04 Haziran 2021

Orakcı

    Ot orakları bitmiş, yolmalar başlamış, olanlar fişneliğe gidip onunla uğraşmış, bu arada harman hazırlıklarında eksiği olan onları gidermiş; ama herkes sabırsızlıkla harmanın gelmesini bekler olmuştur. Bu gelişin habercisi ise oraklar, arpa oraklarıdır.

    Eğret'in rakımı ovalılara göre daha yüksek olduğundan ekinlerin olgunlaşması, orakların başlaması ovaya göre 10-15 gün daha geçtir. Bir başka deyişle ovada ekinler Eğret'inkilerden daha erken kurur. Eğret arazisinin genişliği ve bir bakıma İstanbul'un tahıl ambarı olması nedeniyle burada ileşberlik daha ustaca yapılır. Ova köylerinde ise toprak daha çok sebze yetiştirmeye uygun olduğundan köylü buna yönelmiştir. Yine de az da olsa ekilen arpanın biçilmesi onlara zor gelir. Eğretliler orak biçmede ustadırlar. Eskiden Eğret'te "goca ev" denilen ataerkil aile yapısı nedeniyle henüz arpa orakları başlamamışken rutin diğer işleri yürütecek kardeş ve çoluk çocuk da varsa evin genç bir ferdi erken başlayan ova köylerindeki ekinleri biçmek üzere 10-15 günlüğüne oraya gider. Bu orakçıdır. Amaç, kendi orakları başlayana kadar el harçlığı kazanmak.

    Eğret orakçılarının tercihi genellikle güneydeki Afyon ovası köyleri olmuştur. Bunlar Böyük Çorca (Fethibey), Güçcük Çorca (Sadıkbey), İnaz (Demirçevre), Ismeyilköyü, Elpirek (Saraydüzü) köyleridir. 

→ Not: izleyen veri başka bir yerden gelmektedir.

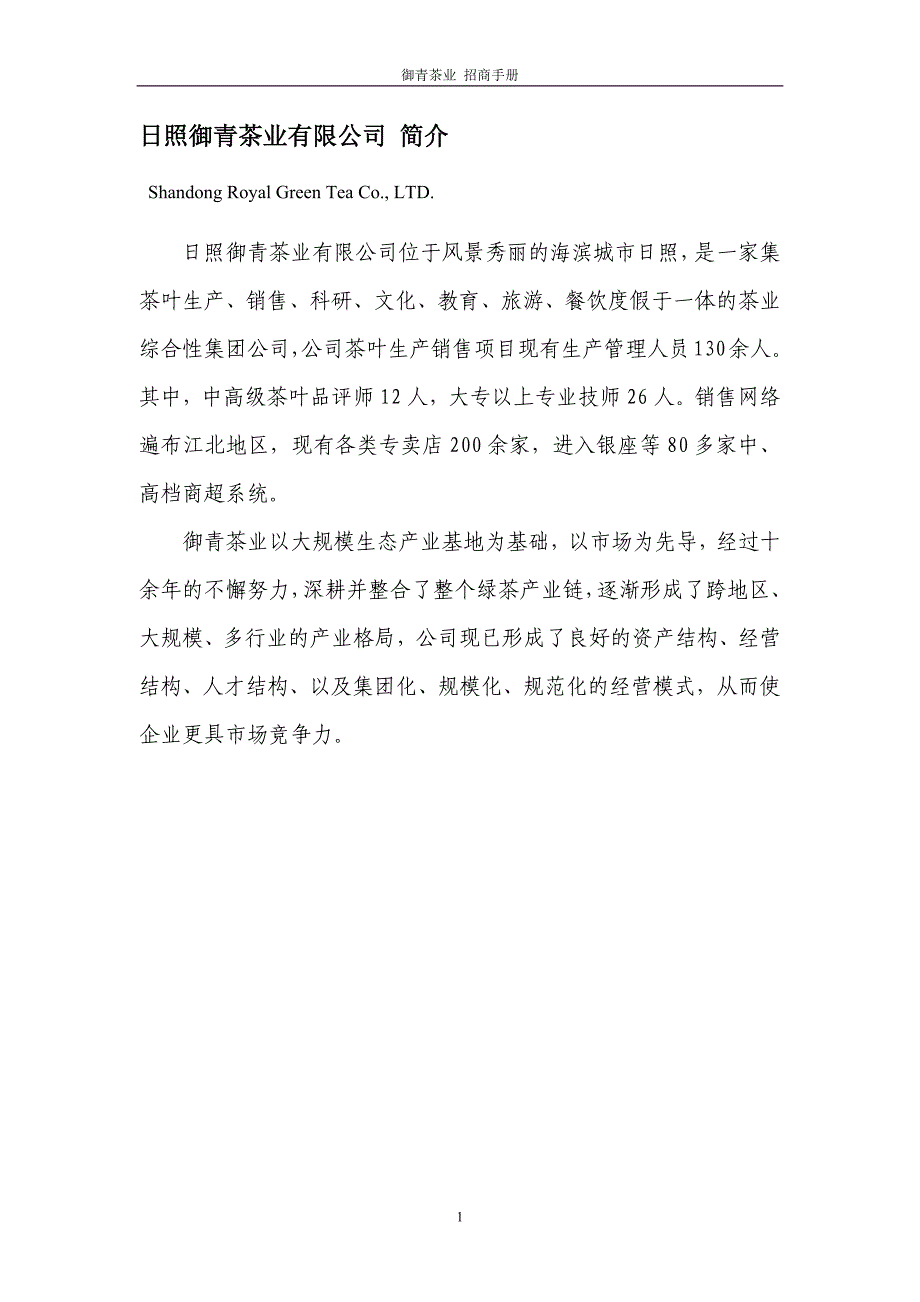 御青茶业 招商手册

日照御青茶业有限公司 简介

Shandong Royal Green Tea Co., LTD.

日照御青茶业有限公司位于风景秀丽的海滨城市日照，是一家集茶叶生产、销售、科研、文化、教育、旅游、餐饮度假于一体的茶业综合性集团公司，公司茶叶生产销售项目现有生产管理人员130余人。其中，中高级茶叶品评师12人，大专以上专业技师26人。销售网络遍布江北地区，现有各类专卖店200余家，进入银座等80多家中、高档商超系统。

御青茶业以大规模生态产业基地为基础，以市场为先导，经过十余年的不懈努力，深耕并整合了整个绿茶产业链，逐渐形成了跨地区、大规模、多行业的产业格局，公司现已形成了良好的资产结构、经营结构、人才结构、以及集团化、规模化、规范化的经营模式，从而使企业更具市场竞争力。

1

    Esasında orakcı turpanla orak biçen kimse demektir. Biraz daha kavramlaşması, yevmiyeyle birine orak biçen kimsenin adı olarak daralmasıyladır. Burada kendisinden bahsettiğimiz orakcı ise Eğret köyünden yukarıda adını saydığımız köylere belli süreliğine giden kişidir. Bu orakcı malzemelerini sırtlayıp ovaya varır. Malzeme dediğimiz de turpanı ve içinde örs-kekiş ile gayrak bulunan torbasıdır. Kimin ekini biçilecekse onun odasında yatıp kalkar. Onun işi oraktır. Gün doğarken başlar biçmeye, gün inerken bırakır. Odaya vardığında kösülmüş haldedir.

    Orak biçmek çok yorucudur, çünkü orakcının her tırpan sallayışında neredeyse bütün kasları çalışır. Bu işi bütün gün boyunca yaptığını düşünün. Ferk sonunda yapılması gereken gayraklama bazen ferk ortasına kayar. Bunun sebebi tırpanın körelmesi değil, orakcının yorulmasıdır. Gayraklama bahanesiyle biraz nefeslenecektir. Bu yüzden gayrak orakcının belinde veya götcebindedir. Boyunda ise sürekli bulundurulan bir çevre vardır ki sık sık ter silinebilsin. Uzun dinlenme arasında, genelde öğle yemeğinden sonra torbadan örs çıkarılarak toprağa saplanır ve bir ritim tutturmuş tık tıklarla kekişleme yapılır. Böylece keskinliği artan tırpanla çalışmak daha az enerjiye mal olur.

    Traktöre takılan biçme makinelerinden sonra tırpan ancak makinenin yanaşmadığı köşe ve azat altlarını biçmede kullanıldı. Zamanla döyerbiçer yaygınlaşınca artık ona da gerek kalmadı tırpan tamamen kullanımdan düştü. Böylece orak ve orakcı kavramı da tarih oldu.